Mobile phone operators are now targeting the rural areas as their hotspots due to sluggish growth in urban areas.

‘We have planned to focus on the rural market for new subscribers,’ said Rashid Khan, chief executive officer of Banglalink on Wednesday. ‘We are confident to provide service there with affordability.’

He said rural segment would be the driver of the next growth as the country is expected to have 50 million mobile phone users by the end of this year, up from 35 million last year.

Anders Jensen, chief executive officer of Grameenphone, in an interview in November also said the wireless carrier sought additional spectrum from the telecom regulator to expand its footprint in the country to offer new services as well as reach the rural areas to tap underserved market.

Jensen said Grameenphone had planned to make its subscriber base double by the next two years mainly concentrating on untapped rural areas which he termed ‘emerging segment.’

‘We will direct lot of our efforts to make sure that we continue to have leadership in this area. And to be able to do so, we have to consider the buying power of this segment, which will be lower and we will have to reinforce our effort to offer cheap, affordable and efficient service to rural areas,’ Jensen said in the interview.

Nearly 1.5 million subscribers are signing up for mobile connections every month in the country as the mobile market booms in the recent years despite achieving a 58 per cent, a slower than expected growth last year.

In January, around 2.05 million new users registered for mobile connections provided by country’s six operators, said sources in the Bangladesh Telecommunications Regulatory Commission. As growth in urban areas begins to receding, mobile operators are eyeing on the vast rural areas where 80 per cent of country’s more than 140 million people live.

Rashid said though there was no available statistics about what percentage of mobile users actually were from urban areas, it was estimated that 70-80 per cent of 36 million subscribers till January came from cities and towns.

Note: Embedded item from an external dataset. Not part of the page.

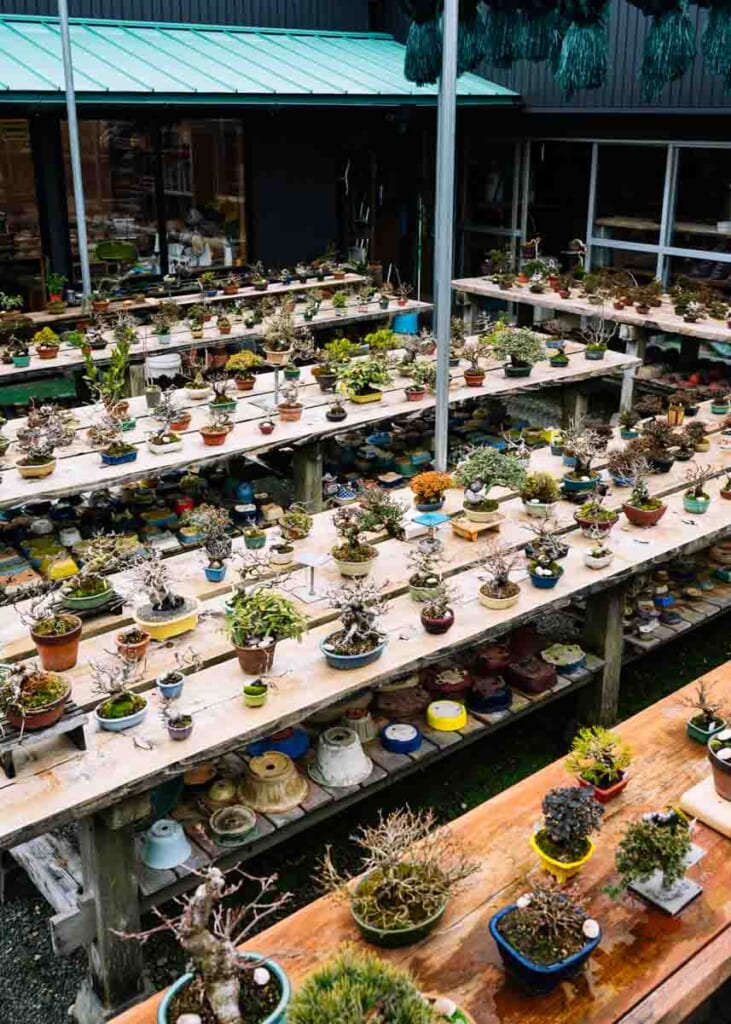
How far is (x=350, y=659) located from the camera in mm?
4855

The mobile phone penetration rate is still at around 25 per cent and there were lot opportunities to grow. ‘We call it saturation point when the penetration rate touches 50 per cent, so still there is plenty scope to grow.’

He pointed out that the Tk 800 tax on SIM [subscriber’s identification module] card is a major barrier to reach the rural people with affordable connections amid declining average revenue per user resulted from massive price war among the operators.

Currently the ARPU, the average amount of revenue a company collects from each user per month touches as low as $3.

‘Because of the SIM tax, an operator needs eight months to recover the cost of providing the connections as the ARPU touches around Tk 140 a month amid the significant fall of call tariffs in the past years.’

Besides SIM tax, he said, an operator has to spend around Tk 300 for distribution and other related costs to reach a potential subscriber.

Rashid said they had had talks with the BTRC about the matter and the regulator was working on lowering the tax on SIM card from next fiscal.

The mobile companies were trying to ensure affordability for low-income customers through offering recharging the balance denomination as low as Tk 10, he added.

Grameenphone and Banglalink, the first and second largest operators in the country, altogether hold the 70 per cent of the 36 million mobile phone users.

‘With the seriousness of country’s two largest operators, it is obvious the next battle field will be the rural areas,’ said a telecom analyst adding that the other operators had to follow the suit to stay in the competition.

Affordable prices would be the only weapon to win the battle to woo new customers from this segment with limited buying capacity which often termed by the industry people as the ‘bottom of the pyramid,’ the analyst said.

According to the industry insiders, the handset prices and call tariffs fell by 40 and 80 per cent respectively since the beginning of 2006 because of the cutthroat competition among the six operators to increase subscriber base to cannibalise each other market share.